Para kazandırma devri başlatıldı. Bunu kazanan da Anadolu'nun Müslüman Türk halkı değil. Bir avuç seçkin. Biraz önce bahsettim Türkiye haftada 1 milyar TL faiz ödüyor. Türkiye'nin 1980'den bu yana faizler 1.5 trilyon doları geçti ve bu paralar 5 bin kişiye verildi. Türk bankacılık sektöründeki banka mevduatının yüzde 60'ı 33 bin kişinin. Gerisi de 80 milyonun. Şu ana Türkiye iktisaden çökertilmiş durumda.

- BANKALAR SON YILLARDA SÜREKLİ OLARAK ALTIN MEVDUATI AÇIYOR. SEBEBİ NE OLABİLİR?
Buğdayın tonu 240 dolardan 950 dolara geldi. Mısır pirinç soya fasulyesi aldı başını gidiyor. Bunda kürsel iklim değişikliğinin de payı var tabii. Eğer bir ülkede ve bütün dünyada gıda fiyatları yukarı gidiyorsa. savaş habercisidir. Birinci ve ikinci dünya harbi gösterdi kıymetli metallerin fiyatları fişek gibi gidiyorsa dünyanın merkez bankları sürekli altına yatırım yapıyorsa bu savaş habercisisidir.

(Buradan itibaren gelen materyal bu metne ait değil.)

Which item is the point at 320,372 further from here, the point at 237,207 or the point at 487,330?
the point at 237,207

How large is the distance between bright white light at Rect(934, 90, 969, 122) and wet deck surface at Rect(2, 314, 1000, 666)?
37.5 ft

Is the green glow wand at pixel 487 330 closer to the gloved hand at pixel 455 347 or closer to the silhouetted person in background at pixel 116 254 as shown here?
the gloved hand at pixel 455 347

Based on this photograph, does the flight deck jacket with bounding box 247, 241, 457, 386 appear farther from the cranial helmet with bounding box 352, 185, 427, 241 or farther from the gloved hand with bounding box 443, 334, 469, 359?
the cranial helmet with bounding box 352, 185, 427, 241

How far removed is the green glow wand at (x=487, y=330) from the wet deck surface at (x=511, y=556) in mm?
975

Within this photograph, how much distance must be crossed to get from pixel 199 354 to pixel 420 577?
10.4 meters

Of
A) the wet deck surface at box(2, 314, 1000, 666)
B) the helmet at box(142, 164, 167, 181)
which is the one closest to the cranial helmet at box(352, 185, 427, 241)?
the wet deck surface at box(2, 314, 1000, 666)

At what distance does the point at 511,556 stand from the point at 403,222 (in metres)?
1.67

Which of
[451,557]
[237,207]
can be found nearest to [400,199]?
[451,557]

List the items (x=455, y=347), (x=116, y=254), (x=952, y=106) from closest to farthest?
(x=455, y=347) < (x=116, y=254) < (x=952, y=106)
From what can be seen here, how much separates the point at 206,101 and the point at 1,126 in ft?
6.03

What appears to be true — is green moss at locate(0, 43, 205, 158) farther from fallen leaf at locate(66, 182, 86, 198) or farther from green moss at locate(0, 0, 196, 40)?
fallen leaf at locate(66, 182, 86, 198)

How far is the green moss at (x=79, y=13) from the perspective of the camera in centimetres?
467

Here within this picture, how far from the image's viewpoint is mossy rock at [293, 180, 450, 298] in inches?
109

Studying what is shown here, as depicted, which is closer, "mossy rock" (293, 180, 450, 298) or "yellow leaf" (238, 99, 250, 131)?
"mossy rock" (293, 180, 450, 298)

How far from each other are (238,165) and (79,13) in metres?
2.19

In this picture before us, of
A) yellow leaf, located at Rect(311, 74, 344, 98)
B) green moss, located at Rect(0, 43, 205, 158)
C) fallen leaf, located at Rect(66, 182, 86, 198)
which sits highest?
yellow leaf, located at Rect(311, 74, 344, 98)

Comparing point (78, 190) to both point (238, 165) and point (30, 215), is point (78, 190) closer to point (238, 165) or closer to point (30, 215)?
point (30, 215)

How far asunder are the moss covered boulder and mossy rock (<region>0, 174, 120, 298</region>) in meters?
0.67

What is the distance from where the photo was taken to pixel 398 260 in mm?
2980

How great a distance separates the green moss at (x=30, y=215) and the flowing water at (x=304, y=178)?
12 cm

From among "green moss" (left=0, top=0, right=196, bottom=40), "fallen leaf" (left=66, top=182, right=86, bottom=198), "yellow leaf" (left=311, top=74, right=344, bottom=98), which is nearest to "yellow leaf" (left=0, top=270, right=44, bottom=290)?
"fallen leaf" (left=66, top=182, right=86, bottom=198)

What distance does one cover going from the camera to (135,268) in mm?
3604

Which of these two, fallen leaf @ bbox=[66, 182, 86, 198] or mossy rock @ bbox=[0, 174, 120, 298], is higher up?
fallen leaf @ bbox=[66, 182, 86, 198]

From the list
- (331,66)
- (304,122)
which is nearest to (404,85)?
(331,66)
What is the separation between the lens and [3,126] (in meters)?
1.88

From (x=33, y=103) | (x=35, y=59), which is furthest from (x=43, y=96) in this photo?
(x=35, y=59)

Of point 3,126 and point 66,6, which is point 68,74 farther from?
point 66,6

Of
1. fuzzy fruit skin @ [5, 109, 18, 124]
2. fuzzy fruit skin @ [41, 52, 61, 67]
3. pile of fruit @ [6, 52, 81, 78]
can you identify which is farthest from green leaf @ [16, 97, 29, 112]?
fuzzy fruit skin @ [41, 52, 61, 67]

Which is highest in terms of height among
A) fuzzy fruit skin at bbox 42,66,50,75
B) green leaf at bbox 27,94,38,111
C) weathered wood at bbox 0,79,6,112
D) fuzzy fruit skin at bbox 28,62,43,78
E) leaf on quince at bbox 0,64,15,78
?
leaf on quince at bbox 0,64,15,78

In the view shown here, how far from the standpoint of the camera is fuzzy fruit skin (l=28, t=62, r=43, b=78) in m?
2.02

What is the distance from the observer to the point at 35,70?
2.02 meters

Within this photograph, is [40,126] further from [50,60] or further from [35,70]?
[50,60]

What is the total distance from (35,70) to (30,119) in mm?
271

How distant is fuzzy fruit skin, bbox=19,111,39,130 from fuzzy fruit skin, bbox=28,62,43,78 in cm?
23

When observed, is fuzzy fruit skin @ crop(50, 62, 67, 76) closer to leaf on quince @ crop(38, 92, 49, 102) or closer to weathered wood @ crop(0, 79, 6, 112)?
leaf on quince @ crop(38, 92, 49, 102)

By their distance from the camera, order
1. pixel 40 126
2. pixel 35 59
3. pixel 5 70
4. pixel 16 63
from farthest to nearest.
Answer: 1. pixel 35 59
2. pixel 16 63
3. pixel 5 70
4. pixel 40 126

- TÜRKİYE'NİN KREDİ NOTU ARTIRILIYOR. BU DURUMDA ANLATIKLARINIZA GÖRE ORTADA BİR ÇELİŞKİ VAR
Dünyanın en yüksek reel faizini ödeyen ülkeyiz. Bizim kredi notumuz arttırınca insanlar göbek atıp oynayacak hale geliyor. Ben bunu anlamıyorum. Türkiye ihracat mı patlattı. 100 dolarlık ihracatın 82 doları ithal girdilerden oluşuyor. Türkiye bizim bilmediğimiz bir maden mi buldu. Türkiye ne yaptı da kredi notu arttı. Bunun sebebi şu Türkiye'ye sıcak para akışı artarak devam edecek, kürsel finans sisteminin Türkiye'ye biçtiği borç limiti 1 trilyon dolar. Şuanda bu borç 750 milyar dolar civarında demek ki Türkiye'ye 250 milyar dolar daha gazlayacaklar. Üretmediğimiz sürece biz bu filmi 1838-1914 Osmanlı Türkiye'sinde gördük batarız. Evenajelistlerin temel ideali de Anadolu ve hinterlandını kontrol etmek. Putin bizi niye seviyor, hayran olduğu için mi hayır. Adam Rus milliyetçisi. O da biliyor Türkiye düşerse Rusya'yı düşürmek daha kolay. Türkiye'nin yaptığı birçok hata Putin sayesinde geri döndü. İşte Kıbrıs'da hata yaptık. Putin veto etmeseydi gitmişti Kıbrıs. Dün o politikaları uygulayanlar rahmetli Denktaş'ı övüyorlar.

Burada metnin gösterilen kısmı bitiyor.